If the application of the rules contained in Subsections (a) through (e) of this section results in two claimants being liable to each other in damages, the claimant who is liable for the greater amount is entitled to a credit toward his liability in the amount of damages owed him by the other claimant.

The trial court, being of the opinion that the “is entitled to a credit” statutory language is permissive and Hagerty had the election not to pursue a set-off, purportedly rendered judgment in favor of each claimant as requested by State Farm. The award in favor of Mrs. Hagerty has been paid and it is not further noticed.

This appeal was filed in the names of the Willinghams and responded to in the name of Hagerty. They submit that the only matter is controversy is whether the quoted statutory provision is mandatory or permissive and, therefore, subject to election.

The Willinghams argue, by analogy to the law of discounts and set-offs, that the credit is automatic and mandatory as a matter of public policy and legislative intent. Hagerty replies that the unambiguous statutory words are permissive and clearly and distinctly express the legislative intent that the party owing the greater amount may at his election, and only if he chooses, request and receive towards his liability a credit in the amount owed him by the other claimant.

The question is one of first impression in Texas. The Act itself does not define the word “entitled,” and we have found no Texas authority which speaks to the legislative use of the word, but authorities in other jurisdictions, as listed in Words and Phrases, have applied the ordinary meaning of the word in viewing legislative enactments. The ordinary meaning of “entitle,” as shown in Webster’s International Dictionary (2d ed.), is “to give a right or legal title to; to qualify (one) for (something); to furnish with proper grounds for seeking or claiming."

A primary rule of statutory construction is that the ordinary signification shall be applied to words of common use, V.A.C.S. art. 10, ¶ 1, and these statutory words are to be read according to their natural, ordinary and popular meaning. National Life Co. v. Stegall, 140 Tex. 554, 169 S.W.2d 155, 157 (1943).

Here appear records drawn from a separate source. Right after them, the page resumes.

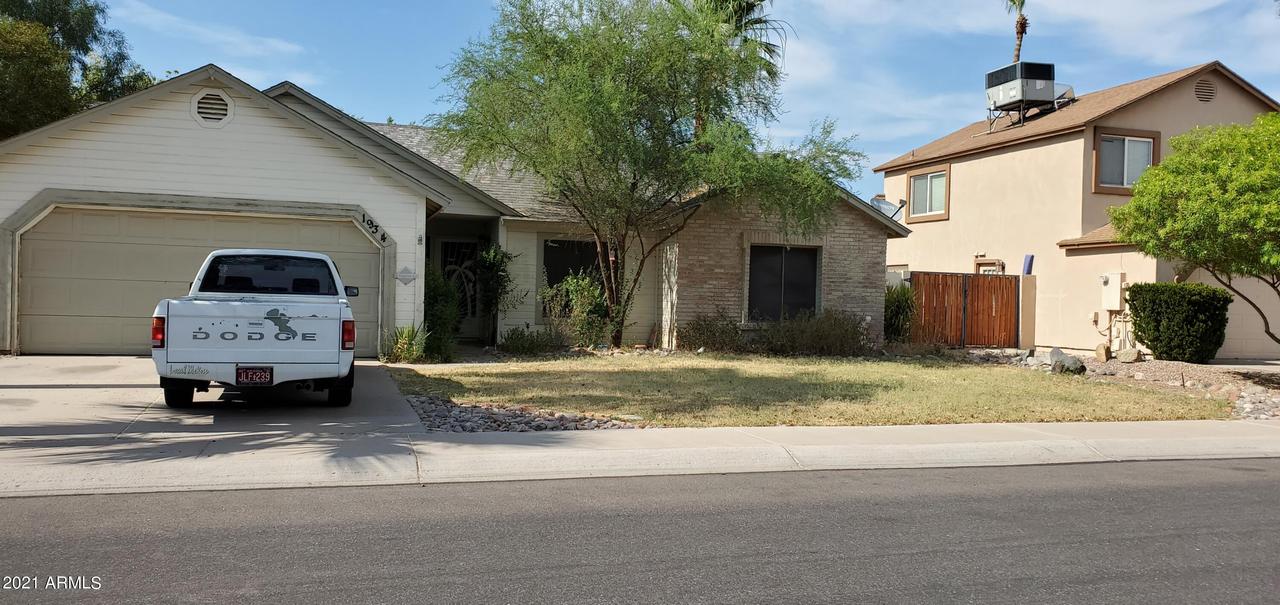 1934 E Kent Ave., Chandler, AZ 85225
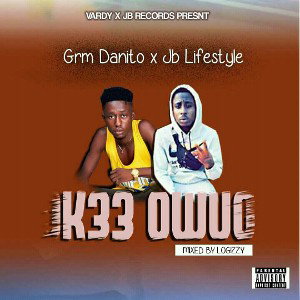 Ok33 Owuo (Mix. by Logizzy)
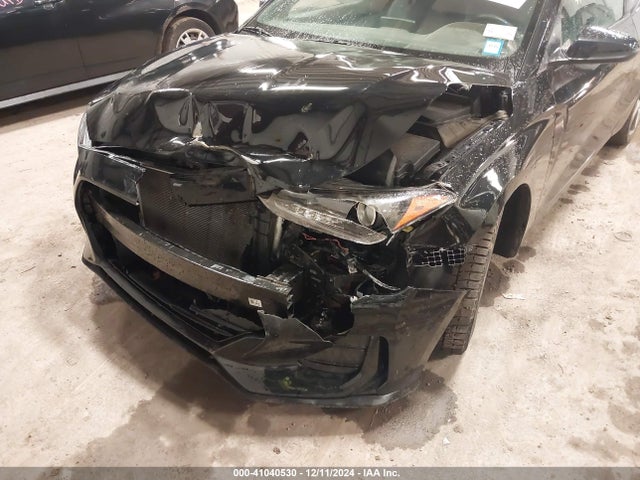 Hyundai Veloster 2.0 2020 KMHTG6AFXLU025088 Image 6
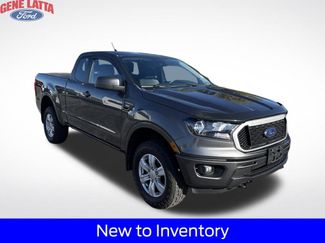 Used 2020 Ford Ranger XLT AWD/4WD video 1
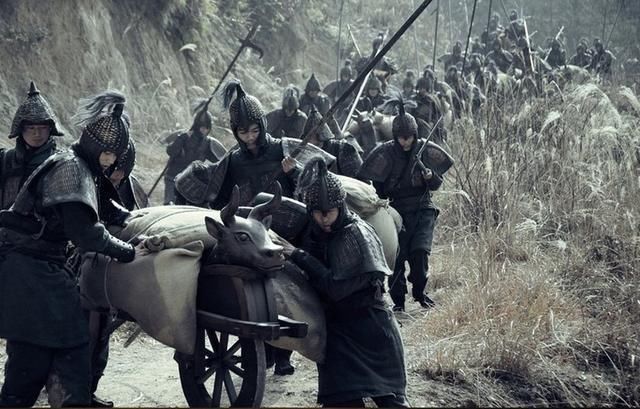 永远|此人是真正的战神, 曾五千步兵打残8万铁骑, 却永远定在历史耻辱架上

From this viewpoint and looking only to the phrase “is entitled,” the words are read as permissive, giving an election to the claimant liable for the greater amount.

Yet, ascribing a permissive character to the word “entitled” poses a conflict with Rules 301 and 302, Texas Rules of Civil Procedure, neither of which was modified or repealed by the Comparative Negligence Act. By Rule 301 and its predecessor, V.A. C.S., art. 2211 (1931), there has been engrained in Texas jurisprudence the inviolate principle that only one final judgment may be rendered in any cause except where it is otherwise specifically provided by law. Under Rule 302 and its forerunner, V.A.C.S., art. 2215 (1931), if upon a counterclaim the defendant establishes a demand against the *140 plaintiff exceeding that established against him by the plaintiff, the court shall render judgment for the defendant for such excess. Consistent therewith, an unbroken line of decisions hold that a determination that plaintiff recover a specified sum from defendant, who, in turn, recovers from plaintiff a different specified sum is not a final judgment, but merely an interlocutory order, until the court strikes the balance of the two sums and renders judgment for the net amount in favor of the party whose recovery is greater. General Motors Acceptance Corporation v. Bodenheim, 37 S.W.2d 312 (Tex.Civ.App.—Texarkana 1930, no writ); Harris v. O’Brien, 54 S.W.2d 277 (Tex.Civ.App.—Beaumont 1932, no writ); Herrin Transp. Co. v. Marmion, 113 S.W.2d 291 (Tex.Civ.App.—Beaumont 1938, no writ); Manley v. Razien, 160 S.W.2d 995 (Tex.Civ.App.—Amarillo 1942, no writ).

The Comparative Negligence Act does not purport to authorize an appeal from a determination that each of two claimants shall recover a sum certain from the other; thus, ascribing to the phrase “is entitled” its ordinary meaning of permissiveness results in a nonappealable interlocutory order and leads to an absurdity which thwarts the express purpose of the legislature in enacting the Comparative Negligence Act.